The platform for processing collective trauma has thus expanded, yet photography continues to provide the foundation through which people can relive traumatic experiences. At the same time, through shared storytelling, photographs enable the communal experience of mourning and support the ongoing work of processing loss.
A recent 2023 study examines how the global COVID-19 shock was experienced through photographs. According to Allison Kwesell’s essay, “Photographs and COVID–19: The Therapeutic Quality of Shared Narratives and Collective Memory,” sharing photographs on social platforms enables collective experience and the processing of grief and trauma. Kwesell thus reinforces what may by now be evident to many: photography does not function solely as a documentary medium but also as a relational one, capable of creating connections. In this way, photographs can contribute to working through—and moving beyond—painful memories.

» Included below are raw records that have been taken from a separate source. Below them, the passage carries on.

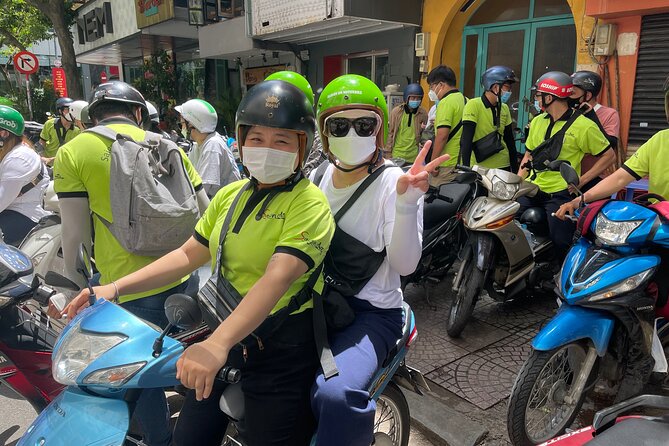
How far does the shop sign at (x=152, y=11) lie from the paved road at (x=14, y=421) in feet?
38.6

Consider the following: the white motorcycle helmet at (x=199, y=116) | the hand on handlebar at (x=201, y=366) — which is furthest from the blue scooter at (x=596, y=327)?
the white motorcycle helmet at (x=199, y=116)

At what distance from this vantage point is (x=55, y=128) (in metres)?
7.65

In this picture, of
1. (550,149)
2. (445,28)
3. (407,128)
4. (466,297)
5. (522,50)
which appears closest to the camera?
(466,297)

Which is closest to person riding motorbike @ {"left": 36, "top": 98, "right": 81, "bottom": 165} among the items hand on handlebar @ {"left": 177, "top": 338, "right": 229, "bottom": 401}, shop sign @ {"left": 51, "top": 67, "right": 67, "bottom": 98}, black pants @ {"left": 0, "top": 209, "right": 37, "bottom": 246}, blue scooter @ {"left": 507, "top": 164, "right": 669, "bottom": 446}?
black pants @ {"left": 0, "top": 209, "right": 37, "bottom": 246}

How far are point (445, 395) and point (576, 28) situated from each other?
18.4ft

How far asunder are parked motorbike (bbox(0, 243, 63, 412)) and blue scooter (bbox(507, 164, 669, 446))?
7.88ft

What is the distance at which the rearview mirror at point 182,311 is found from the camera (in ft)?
5.06

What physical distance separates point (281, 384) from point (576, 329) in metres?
1.54

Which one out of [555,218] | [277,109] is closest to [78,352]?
[277,109]

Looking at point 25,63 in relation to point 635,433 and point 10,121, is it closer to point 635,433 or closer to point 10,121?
point 10,121

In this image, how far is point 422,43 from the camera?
27.9 ft

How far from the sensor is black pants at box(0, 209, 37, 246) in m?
3.84

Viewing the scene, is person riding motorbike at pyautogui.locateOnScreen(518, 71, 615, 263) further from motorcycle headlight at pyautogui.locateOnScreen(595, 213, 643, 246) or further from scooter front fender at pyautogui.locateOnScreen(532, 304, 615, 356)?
scooter front fender at pyautogui.locateOnScreen(532, 304, 615, 356)

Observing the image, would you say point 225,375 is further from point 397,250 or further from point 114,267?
point 114,267
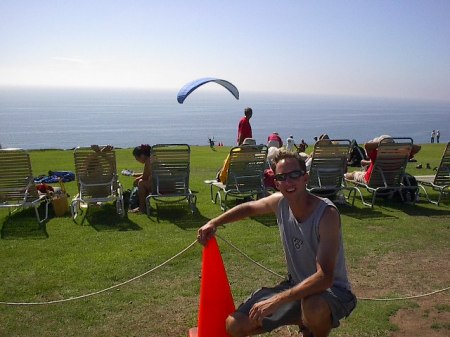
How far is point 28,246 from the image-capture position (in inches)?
241

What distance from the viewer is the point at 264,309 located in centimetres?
283

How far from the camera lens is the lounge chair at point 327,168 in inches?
331

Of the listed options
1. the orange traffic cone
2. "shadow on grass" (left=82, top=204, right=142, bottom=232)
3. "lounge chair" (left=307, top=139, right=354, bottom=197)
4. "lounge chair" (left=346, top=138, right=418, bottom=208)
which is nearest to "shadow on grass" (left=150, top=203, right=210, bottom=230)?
"shadow on grass" (left=82, top=204, right=142, bottom=232)

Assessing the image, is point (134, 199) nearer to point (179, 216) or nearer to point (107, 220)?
point (107, 220)

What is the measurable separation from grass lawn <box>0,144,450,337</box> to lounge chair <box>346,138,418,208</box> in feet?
1.37

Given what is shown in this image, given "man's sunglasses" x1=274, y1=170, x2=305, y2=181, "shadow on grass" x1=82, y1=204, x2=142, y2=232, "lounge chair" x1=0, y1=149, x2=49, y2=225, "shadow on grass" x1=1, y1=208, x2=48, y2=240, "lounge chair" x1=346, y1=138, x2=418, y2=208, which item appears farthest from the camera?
"lounge chair" x1=346, y1=138, x2=418, y2=208

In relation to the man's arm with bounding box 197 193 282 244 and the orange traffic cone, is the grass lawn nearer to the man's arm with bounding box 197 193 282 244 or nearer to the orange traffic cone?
the orange traffic cone

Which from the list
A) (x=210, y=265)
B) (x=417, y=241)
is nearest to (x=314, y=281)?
(x=210, y=265)

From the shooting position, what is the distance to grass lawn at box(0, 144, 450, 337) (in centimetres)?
400

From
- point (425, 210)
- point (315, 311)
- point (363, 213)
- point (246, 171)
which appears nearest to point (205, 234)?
point (315, 311)

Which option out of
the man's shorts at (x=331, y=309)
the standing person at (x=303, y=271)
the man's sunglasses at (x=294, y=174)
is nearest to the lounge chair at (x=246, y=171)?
the standing person at (x=303, y=271)

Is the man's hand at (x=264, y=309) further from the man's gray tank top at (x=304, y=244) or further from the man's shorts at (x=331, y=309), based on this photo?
the man's gray tank top at (x=304, y=244)

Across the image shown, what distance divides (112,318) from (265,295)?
5.20ft

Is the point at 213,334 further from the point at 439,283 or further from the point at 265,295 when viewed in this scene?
the point at 439,283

[1] Sontag, Susan. On Photography. Farrar, Straus and Giroux, 1977.
Works Cited
Barthes, Roland. Camera Lucida: Reflections on Photography. Translated by Richard Howard, Hill and Wang, 1981. (Original French: La chambre claire, 1980)
Goldin, Nan. The Ballad of Sexual Dependency. Aperture, 1986.
Hirsch, Marianne. Family Frames: Photography, Narrative, and Postmemory. Harvard University Press, 1997.
Kertész, André. From My Window. Aperture, 1979.
Kwesell, Allison, et al. “Photographs and COVID–19: The Therapeutic Quality of Shared Narratives and Collective Memory.” Visual Communication, vol. 22, no. 1, 2023, pp. 53–74.
Spence, Jo. “The Picture of Health?” Family Snaps: The Meaning of Domestic Photography, edited by Jo Spence and Patricia Holland, Virago, 1986, pp. 184–193.
Sontag, Susan. On Photography. Farrar, Straus and Giroux, 1977.
Tomatsu, Shomei. Nagasaki 11:02. Shashindō Publications, 1966.